*Listed entries*:
+ + + + + + +
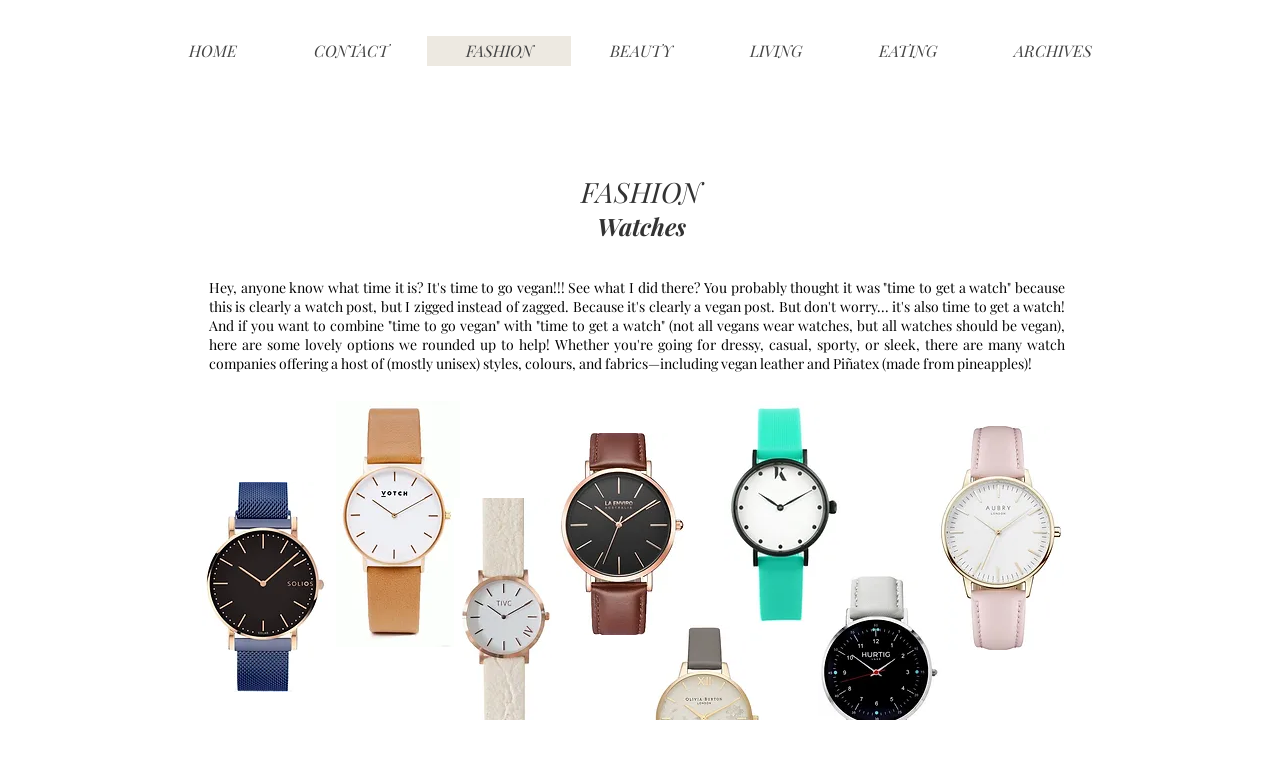

--- FILE ---
content_type: text/html; charset=utf-8
request_url: https://www.google.com/recaptcha/api2/aframe
body_size: 268
content:
<!DOCTYPE HTML><html><head><meta http-equiv="content-type" content="text/html; charset=UTF-8"></head><body><script nonce="3yhzvuLLO78PmyW8SkAfCA">/** Anti-fraud and anti-abuse applications only. See google.com/recaptcha */ try{var clients={'sodar':'https://pagead2.googlesyndication.com/pagead/sodar?'};window.addEventListener("message",function(a){try{if(a.source===window.parent){var b=JSON.parse(a.data);var c=clients[b['id']];if(c){var d=document.createElement('img');d.src=c+b['params']+'&rc='+(localStorage.getItem("rc::a")?sessionStorage.getItem("rc::b"):"");window.document.body.appendChild(d);sessionStorage.setItem("rc::e",parseInt(sessionStorage.getItem("rc::e")||0)+1);localStorage.setItem("rc::h",'1769028419733');}}}catch(b){}});window.parent.postMessage("_grecaptcha_ready", "*");}catch(b){}</script></body></html>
+ + + + + + +
*Prompt*: Without the pictures, repeat all the records word for word.

*Solution below*:
--- FILE ---
content_type: text/html; charset=utf-8
request_url: https://www.google.com/recaptcha/api2/aframe
body_size: 268
content:
<!DOCTYPE HTML><html><head><meta http-equiv="content-type" content="text/html; charset=UTF-8"></head><body><script nonce="3yhzvuLLO78PmyW8SkAfCA">/** Anti-fraud and anti-abuse applications only. See google.com/recaptcha */ try{var clients={'sodar':'https://pagead2.googlesyndication.com/pagead/sodar?'};window.addEventListener("message",function(a){try{if(a.source===window.parent){var b=JSON.parse(a.data);var c=clients[b['id']];if(c){var d=document.createElement('img');d.src=c+b['params']+'&rc='+(localStorage.getItem("rc::a")?sessionStorage.getItem("rc::b"):"");window.document.body.appendChild(d);sessionStorage.setItem("rc::e",parseInt(sessionStorage.getItem("rc::e")||0)+1);localStorage.setItem("rc::h",'1769028419733');}}}catch(b){}});window.parent.postMessage("_grecaptcha_ready", "*");}catch(b){}</script></body></html>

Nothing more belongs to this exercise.